If you place it somewhere manually because you have no internet, that probably won't be right.
It seems you can set SENTENCE_TRANSFORMERS_HOME
env to specify the location. Else it should be in the torch cache etc.

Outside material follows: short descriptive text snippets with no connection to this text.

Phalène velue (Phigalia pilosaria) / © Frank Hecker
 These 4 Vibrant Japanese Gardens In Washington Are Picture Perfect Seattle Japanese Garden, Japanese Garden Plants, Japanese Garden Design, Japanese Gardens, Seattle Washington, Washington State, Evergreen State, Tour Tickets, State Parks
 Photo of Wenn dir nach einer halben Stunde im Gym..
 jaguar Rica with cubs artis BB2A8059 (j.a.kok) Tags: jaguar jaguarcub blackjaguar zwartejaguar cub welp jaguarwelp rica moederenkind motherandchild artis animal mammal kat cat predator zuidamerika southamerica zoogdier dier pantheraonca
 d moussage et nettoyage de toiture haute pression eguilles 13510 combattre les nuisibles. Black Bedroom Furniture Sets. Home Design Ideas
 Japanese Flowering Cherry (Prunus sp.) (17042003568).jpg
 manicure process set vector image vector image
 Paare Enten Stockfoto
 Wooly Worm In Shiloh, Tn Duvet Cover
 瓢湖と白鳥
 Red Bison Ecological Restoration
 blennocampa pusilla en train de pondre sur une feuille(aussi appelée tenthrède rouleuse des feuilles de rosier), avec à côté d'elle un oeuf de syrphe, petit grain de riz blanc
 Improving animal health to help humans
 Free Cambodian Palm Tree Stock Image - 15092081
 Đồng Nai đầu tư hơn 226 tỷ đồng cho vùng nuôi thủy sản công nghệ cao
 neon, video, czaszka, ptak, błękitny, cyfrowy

See the sentence_transformer package.
e.g. it would be located here by default if nothing is set:
from torch.hub import _get_torch_home
torch_cache_home = _get_torch_home()
print(torch_cache_home)
e.g. /home/jon/.cache/torch
which looks like:
l(h2ogpt) jon@pseudotensor:~/h2ogpt$ ls -alrt /home/jon/.cache/torch
total 24
drwx------ 6 jon docker 4096 Feb 24 18:17 pyannote/
drwx------ 3 jon jon 4096 Feb 26 08:07 hub/
drwxrwxr-x 6 jon jon 4096 Feb 26 08:07 ./
drwxrwxr-x 2 jon jon 4096 Mar 21 13:09 kernels/
drwxrwxr-x 6 jon jon 4096 Apr 30 15:35 sentence_transformers/
drwx------ 47 jon jon 4096 May 9 23:40 ../
(h2ogpt) jon@pseudotensor:~/h2ogpt$
Yes! It already set in the right palace.
~/.cache/torch/sentence_transformers$ ls -alrt total 12 drwxrwxr-x 4 sourav sourav 4096 May 6 11:39 .. drwxr-xr-x 4 sourav sourav 4096 May 6 11:41 hkunlp_instructor-large drwxr-xr-x 3 sourav sourav 4096 May 6 11:41 .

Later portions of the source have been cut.